Document segment

And much more than that, of course. It was a scheduling snafu, though. Stay tuned for that one, as well as photos and stories from Halloween and from my sister’s wedding. Those stories are far from over but it will take time to build a bit more until I’m ready. I’m all kinds of upside down and in catchup mode from the wedding and all of the still-happening fall photo shoots.
Speaking of which, did you catch “Doctor Who” last night? I think it was the single most terrifying episode for me. Ever. I actually don’t normally get scared by “Doctor Who” although I get a lot of other things. I totally sat in petrified silence, although I stopped every few seconds to throw buttered popcorn into my mouth, so how scared was I really? The last time I got truly scared by a movie or TV show, it actually made me nauseous. So thank you, “Doctor Who” for always having enough class so that I don’t get nauseous while watching you. And as “Doctor Who” has many lives, it seems I do too.

Your task
Extract the passage of the blog post from "And much more" to "fall photo shoots.", reproducing it word for word.

Items
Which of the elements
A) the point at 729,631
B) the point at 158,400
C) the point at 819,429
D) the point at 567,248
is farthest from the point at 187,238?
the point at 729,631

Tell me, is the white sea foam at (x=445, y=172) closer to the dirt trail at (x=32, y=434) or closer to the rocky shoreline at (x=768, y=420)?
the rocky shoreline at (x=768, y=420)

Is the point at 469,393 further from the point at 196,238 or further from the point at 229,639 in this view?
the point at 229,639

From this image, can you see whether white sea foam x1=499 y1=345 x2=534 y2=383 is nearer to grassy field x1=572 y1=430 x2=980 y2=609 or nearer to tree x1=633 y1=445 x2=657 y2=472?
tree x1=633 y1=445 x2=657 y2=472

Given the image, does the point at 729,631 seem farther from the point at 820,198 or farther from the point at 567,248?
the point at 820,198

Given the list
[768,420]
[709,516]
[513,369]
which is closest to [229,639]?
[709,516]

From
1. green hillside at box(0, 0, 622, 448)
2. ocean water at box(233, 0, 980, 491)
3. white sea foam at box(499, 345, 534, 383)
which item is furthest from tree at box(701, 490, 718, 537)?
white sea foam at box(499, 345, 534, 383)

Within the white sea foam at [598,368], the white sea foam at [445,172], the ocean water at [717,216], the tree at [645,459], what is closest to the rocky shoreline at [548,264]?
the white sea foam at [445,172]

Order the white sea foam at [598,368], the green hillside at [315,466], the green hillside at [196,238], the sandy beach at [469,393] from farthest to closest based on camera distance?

Solution for this problem
And much more than that, of course. It was a scheduling snafu, though. Stay tuned for that one, as well as photos and stories from Halloween and from my sister’s wedding. Those stories are far from over but it will take time to build a bit more until I’m ready. I’m all kinds of upside down and in catchup mode from the wedding and all of the still-happening fall photo shoots.